A five-post series on how distributed training actually works, not just how to call the API. Each post picks one technique, explains the mechanics from first principles, and uses finetuning Qwen3-4B on AMI meeting transcripts as a concrete application so the tradeoffs are measurable on the same hardware across posts.
The series is scoped to finetuning workflows that realistically fit on one or two consumer / workstation GPUs: DDP, FSDP, TP+SP, and PP. Techniques that only become relevant at pretraining scale (3D parallelism, expert parallelism for MoE) are intentionally out of scope.
assets/ images and scripts to generate them
blogs/ long-form writeups
devlog/ run logs with hardware, config, and results
experiments/ runnable training scripts
The framework post. What actually fills GPU memory during finetuning, the difference between a memory problem and a throughput problem, and a decision tree for picking DDP, FSDP, TP+SP, or PP. The foundation for the rest of the series.
The mechanics of DDP: process groups, Ring-AllReduce (ReduceScatter + AllGather), gradient buckets, the compute-communication overlap and the autograd hooks that create it, and no_sync() for gradient accumulation. Application: QLoRA finetuning of Qwen3-4B on meeting transcripts. Includes the common misconfigurations that silently collapse speedup from 2x to 1.3x.
Code: experiments/ddp-ft/train.py
uv sync
uv run torchrun --nproc_per_node=2 experiments/ddp-ft/train.pyWhat FSDP is actually doing: ZeRO stage mapping, AllGather + ReduceScatter per layer, auto_wrap_policy granularity, MixedPrecision's three separate dtype roles, backward prefetch, CPU offload, and why QLoRA is incompatible. Application: LoRA finetuning of Qwen3-4B in BF16.
Code: experiments/fsdp-ft/train.py
uv sync
uv run torchrun --nproc_per_node=2 experiments/fsdp-ft/train.pyColumn/row-parallel linears, the hidden activation-replication problem standard TP leaves behind, and how SP fixes it. Why PyTorch's parallelize_module + PEFT collide on LoRA (the DTensor/Tensor mismatch), and a hand-rolled Megatron-style version that makes SP work. On PCIe-connected GPUs without NVLink, TP+SP substantially outperforms FSDP for the same model.

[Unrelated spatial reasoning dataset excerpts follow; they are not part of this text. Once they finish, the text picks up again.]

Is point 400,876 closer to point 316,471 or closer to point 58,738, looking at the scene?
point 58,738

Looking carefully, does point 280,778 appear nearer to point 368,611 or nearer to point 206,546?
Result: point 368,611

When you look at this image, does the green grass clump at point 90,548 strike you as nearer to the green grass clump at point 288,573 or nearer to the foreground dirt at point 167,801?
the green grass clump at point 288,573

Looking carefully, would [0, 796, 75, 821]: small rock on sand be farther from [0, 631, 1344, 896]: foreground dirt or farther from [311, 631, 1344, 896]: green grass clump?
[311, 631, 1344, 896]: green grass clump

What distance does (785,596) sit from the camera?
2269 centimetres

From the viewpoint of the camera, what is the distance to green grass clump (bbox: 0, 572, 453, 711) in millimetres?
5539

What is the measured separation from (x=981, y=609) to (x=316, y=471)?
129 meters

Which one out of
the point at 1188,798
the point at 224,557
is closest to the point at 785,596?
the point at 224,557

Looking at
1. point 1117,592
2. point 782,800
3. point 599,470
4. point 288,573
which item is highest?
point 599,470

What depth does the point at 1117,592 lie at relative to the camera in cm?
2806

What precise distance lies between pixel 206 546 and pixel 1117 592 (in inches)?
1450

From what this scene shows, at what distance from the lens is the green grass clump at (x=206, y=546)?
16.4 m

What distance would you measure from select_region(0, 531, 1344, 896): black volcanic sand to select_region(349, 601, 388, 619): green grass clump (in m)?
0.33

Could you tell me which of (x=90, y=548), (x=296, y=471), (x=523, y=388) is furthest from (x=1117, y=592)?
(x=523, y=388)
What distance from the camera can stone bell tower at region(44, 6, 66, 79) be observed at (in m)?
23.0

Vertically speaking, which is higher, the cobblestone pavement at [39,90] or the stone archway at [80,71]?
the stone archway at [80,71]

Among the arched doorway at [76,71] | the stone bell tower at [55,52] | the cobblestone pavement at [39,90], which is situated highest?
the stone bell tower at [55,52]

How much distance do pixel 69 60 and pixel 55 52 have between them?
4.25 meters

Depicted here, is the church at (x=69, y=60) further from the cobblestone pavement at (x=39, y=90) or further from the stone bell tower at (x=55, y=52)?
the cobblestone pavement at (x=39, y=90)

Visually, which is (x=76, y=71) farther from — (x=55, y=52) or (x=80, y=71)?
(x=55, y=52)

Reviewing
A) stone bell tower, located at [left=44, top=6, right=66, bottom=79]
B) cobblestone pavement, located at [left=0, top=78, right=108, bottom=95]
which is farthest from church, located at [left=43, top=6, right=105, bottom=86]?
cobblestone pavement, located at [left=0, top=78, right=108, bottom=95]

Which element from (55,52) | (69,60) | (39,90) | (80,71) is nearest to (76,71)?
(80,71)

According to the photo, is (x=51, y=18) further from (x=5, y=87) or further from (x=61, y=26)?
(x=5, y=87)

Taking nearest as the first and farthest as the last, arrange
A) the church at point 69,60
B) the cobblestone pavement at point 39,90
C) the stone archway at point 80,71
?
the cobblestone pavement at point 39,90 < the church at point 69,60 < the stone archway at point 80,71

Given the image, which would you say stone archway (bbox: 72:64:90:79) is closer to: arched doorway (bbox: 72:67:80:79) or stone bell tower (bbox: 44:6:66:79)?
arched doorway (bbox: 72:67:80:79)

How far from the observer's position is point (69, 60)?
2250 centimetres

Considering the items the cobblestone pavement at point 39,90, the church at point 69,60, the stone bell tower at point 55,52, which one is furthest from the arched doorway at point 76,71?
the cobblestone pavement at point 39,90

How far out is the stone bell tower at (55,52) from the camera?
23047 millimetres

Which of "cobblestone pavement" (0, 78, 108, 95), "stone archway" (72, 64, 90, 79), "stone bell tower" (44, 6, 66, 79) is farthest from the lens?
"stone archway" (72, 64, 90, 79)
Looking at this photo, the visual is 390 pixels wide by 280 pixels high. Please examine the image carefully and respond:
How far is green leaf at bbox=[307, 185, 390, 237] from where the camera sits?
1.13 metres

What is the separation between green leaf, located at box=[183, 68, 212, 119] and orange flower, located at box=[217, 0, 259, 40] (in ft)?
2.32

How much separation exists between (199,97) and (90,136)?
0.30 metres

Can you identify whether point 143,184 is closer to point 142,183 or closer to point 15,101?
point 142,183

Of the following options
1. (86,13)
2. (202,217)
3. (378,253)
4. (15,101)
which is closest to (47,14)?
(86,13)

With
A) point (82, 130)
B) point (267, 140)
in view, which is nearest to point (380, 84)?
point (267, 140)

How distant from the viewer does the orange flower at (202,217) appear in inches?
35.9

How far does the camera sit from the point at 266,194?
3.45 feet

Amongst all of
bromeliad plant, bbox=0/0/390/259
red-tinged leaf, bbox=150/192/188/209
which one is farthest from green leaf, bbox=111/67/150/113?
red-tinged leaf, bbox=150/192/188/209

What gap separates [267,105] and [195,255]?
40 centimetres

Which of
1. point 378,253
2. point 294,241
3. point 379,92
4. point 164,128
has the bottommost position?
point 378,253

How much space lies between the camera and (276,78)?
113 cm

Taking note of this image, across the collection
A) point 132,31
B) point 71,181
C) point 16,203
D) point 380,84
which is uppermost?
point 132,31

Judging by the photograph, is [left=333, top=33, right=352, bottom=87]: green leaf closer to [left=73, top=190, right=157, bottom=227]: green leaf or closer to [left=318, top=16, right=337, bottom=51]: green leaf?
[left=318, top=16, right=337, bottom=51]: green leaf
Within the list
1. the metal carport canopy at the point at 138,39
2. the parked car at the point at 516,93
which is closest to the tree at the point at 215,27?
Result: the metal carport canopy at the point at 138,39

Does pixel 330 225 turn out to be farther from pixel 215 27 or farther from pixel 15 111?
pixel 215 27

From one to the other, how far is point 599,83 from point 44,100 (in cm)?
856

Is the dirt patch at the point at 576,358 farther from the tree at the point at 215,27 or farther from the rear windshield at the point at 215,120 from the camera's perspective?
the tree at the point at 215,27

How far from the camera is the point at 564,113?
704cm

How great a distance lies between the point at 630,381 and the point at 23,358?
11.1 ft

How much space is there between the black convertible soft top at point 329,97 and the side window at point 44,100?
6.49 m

Code: experiments/tp-ft/train.py (PyTorch native, no SP) and experiments/tp-sp-ft/train.py (hand-rolled, SP works).
uv run torchrun --nproc_per_node=2 experiments/tp-ft/train.py
uv run torchrun --nproc_per_node=2 experiments/tp-sp-ft/train.pyHow PP splits the layer stack across GPUs, where the pipeline bubble comes from, and the sequence of techniques that shrink it: microbatching, GPipe, 1F1B, interleaved 1F1B. PP is overkill for 4B-scale finetuning; the experiment uses it at small scale to make the mechanics visible, and the post covers where it actually becomes necessary (100B+, multi-node).
Code: experiments/pp-ft/train.py
uv run torchrun --nproc_per_node=2 experiments/pp-ft/train.py- Single-GPU finetuning run: Qwen3-4B + QLoRA on a single RTX 4090. Hardware, config, issues, and results. Baseline for the series.
- FSDP finetuning run: Qwen3-4B + LoRA (BF16) with FSDP
FULL_SHARDon 2x RTX 4090. The silent failures: wrong decoder layer class, mixed dtypes, KV cache vs activation checkpointing. - TP+SP finetuning run: why the hand-rolled Megatron-style script had to exist, what
parallelize_modulewas hiding, and what it bought atMAX_LENGTH=512.
- OS: Linux (tested on Ubuntu 22.04). bitsandbytes does not officially support macOS or Windows.
- GPU: NVIDIA, Ampere or newer (RTX 30xx/40xx, A100, H100). BF16 and Flash Attention 2 require Ampere+.
- Single-GPU experiments: 1x 24 GB card (e.g. RTX 3090/4090).
- DDP / FSDP / TP / PP experiments: 2+ GPUs on the same node, 24 GB each.
- CUDA: 12.1+ with a matching NVIDIA driver. The pinned
torchwheel ships its own CUDA runtime, so only the driver needs to be installed on the host. - Python: 3.10 or newer.
- uv: install from https://docs.astral.sh/uv/getting-started/installation/
- HF token: required for gated models.
export HF_TOKEN=<your-token>. - Disk: ~20 GB free for the base model weights, dataset cache, and adapter checkpoints.
Dependencies are managed at the project level via pyproject.toml + uv.lock. Run uv sync once to create .venv/ with the locked deps, then invoke scripts with uv run (or source .venv/bin/activate first).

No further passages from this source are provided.